Attached-growth bioreactors for syngas fermentation to biofuel
Lignocellulosic biomass is a renewable resource for sustainable production of biofuels and chemicals. Syngas fermentation, a hybrid process integrating the thermochemical (i.e. gasification of feedstock to syngas) and biochemical (i.e. microbial fermentation of syngas) conversions, has been considered as a promising technology for production of lignocellulosic-biomass-derived ethanol. The challenge to commercialize syngas fermentation, though, is to enhance the gas-to-liquid mass transfer rate due to the low solubilities of carbon monoxide (CO) and hydrogen (H2) in an energy-efficient manner. Conventional suspended-growth bioreactors, such as continuous stirred tank reactor (CSTR) and bubble column reactor (BCR), suffer from inefficient mass transfer and unwanted cell washout at high dilution rate, resulting to low productivities. The present study explored the feasibility of applying three innovative attached-growth bioreactor systems, hollow fiber membrane biofilm reactor (HFM-BR), monolithic biofilm reactor (MBR) and rotating packed bed biofilm reactor (RPB-BR), in continuous syngas fermentation, in order to enhance mass transfer of CO and to maximize ethanol production, by optimizing selected operational parameters.
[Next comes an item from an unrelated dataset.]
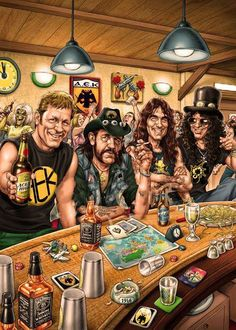 Julho : O dia mundial do Rock. Very cool cartoon portraiture of Lemmy, Slash and a few others hanging around a bar.Very cool cartoon portraiture of Lemmy, Slash and a few others hanging around a bar. Arte Heavy Metal, Heavy Metal Music, Rock 13, Pop Rock, Metallica, Rock And Roll, Heavy Metal Rock, Music Artwork, Rock Posters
The highest ethanol productivity of HFM-BR, MBR and RPB-BR was achieved at 3.44 g/L/day, 2.35 g/L and 6.70 g/L/day with optimized fermentation operational condition, respectively. HFM-BR showed the highest CO kLa (1096.2 hour-1) among the three bioreactor systems; however, the costly membrane and biofouling issue are the drawbacks to conduct continuous syngas fermentation with high ethanol productivity for extended period of time. MBR showed modest performance of CO mass transfer rate and ethanol productivity, but it has inherent advantages such as high mechanical strength and less biofouling problem. With installation of an in-situ washing device, the microchannel-clogging problem could potentially be resolved, indicating its capability of extended periods of continuous fermentation. RPB-BR gave the highest ethanol productivity with a simple mechanical design, inexpensive packing media and stable operation. The present study demonstrated the great potential of attached-growth bioreactors as efficient systems to obtain syngas fermentation with high productivity of ethanol, making cellulosic ethanol biorefinery move one step forward to technical and economic feasibility. Ultimately, it is believed that this study will contribute to our nation's independence from petroleum fuels.